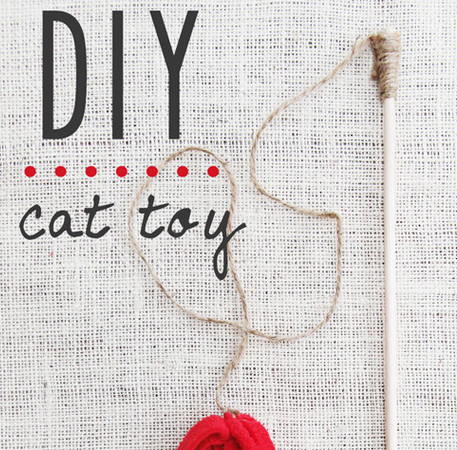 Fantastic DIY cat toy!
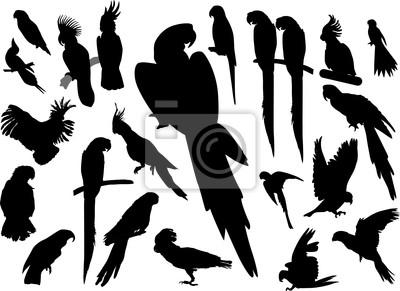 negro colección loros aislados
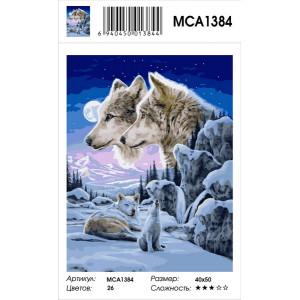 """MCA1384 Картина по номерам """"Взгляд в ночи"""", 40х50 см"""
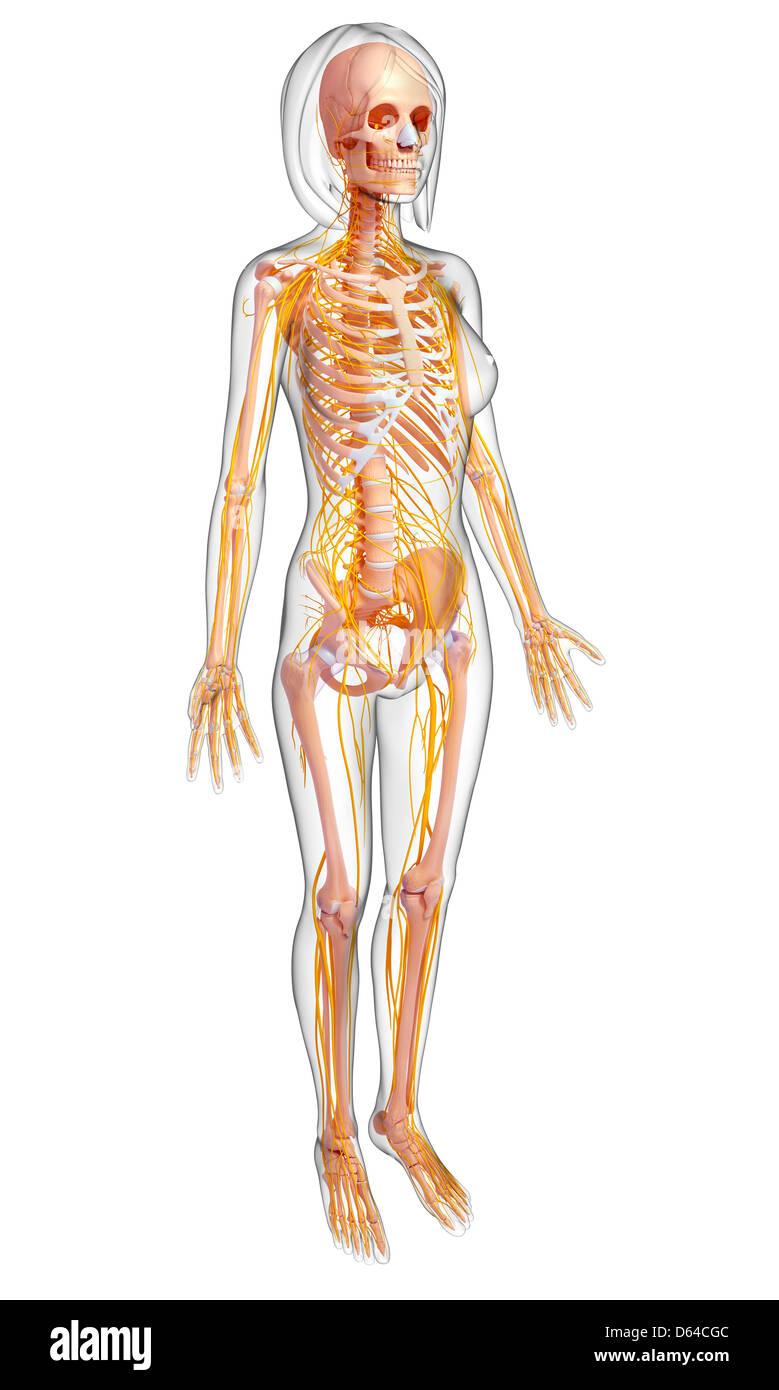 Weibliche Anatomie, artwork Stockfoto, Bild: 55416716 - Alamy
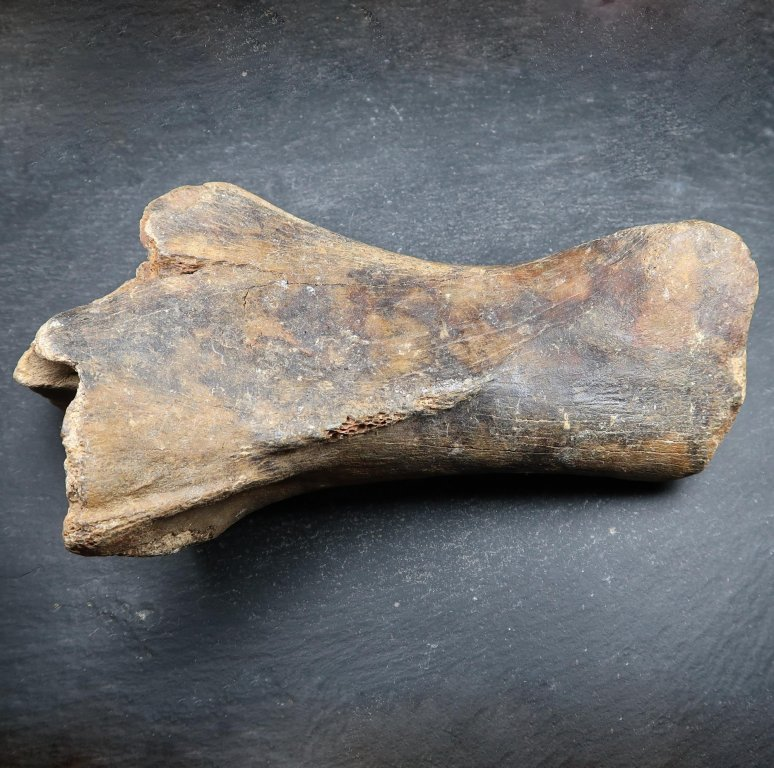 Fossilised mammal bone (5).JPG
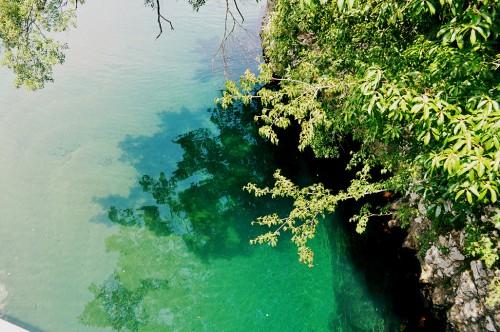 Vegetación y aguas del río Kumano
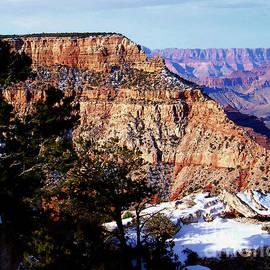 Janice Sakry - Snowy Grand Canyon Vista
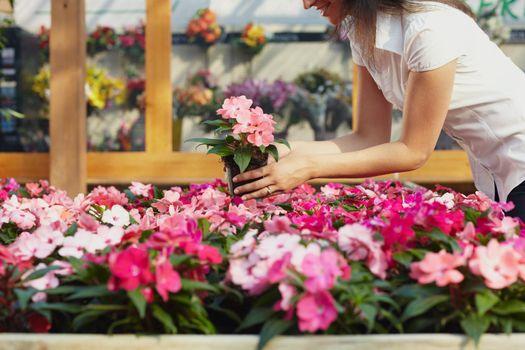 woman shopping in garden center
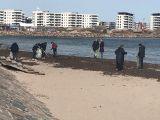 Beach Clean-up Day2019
******************************
Transcribe, word for word, the line holding "Janice Sakry - Snowy Grand Canyon Vista" and all lines after it in the entries above, ending with the last. Only those lines; no pictures.

 Janice Sakry - Snowy Grand Canyon Vista
 woman shopping in garden center
 Beach Clean-up Day2019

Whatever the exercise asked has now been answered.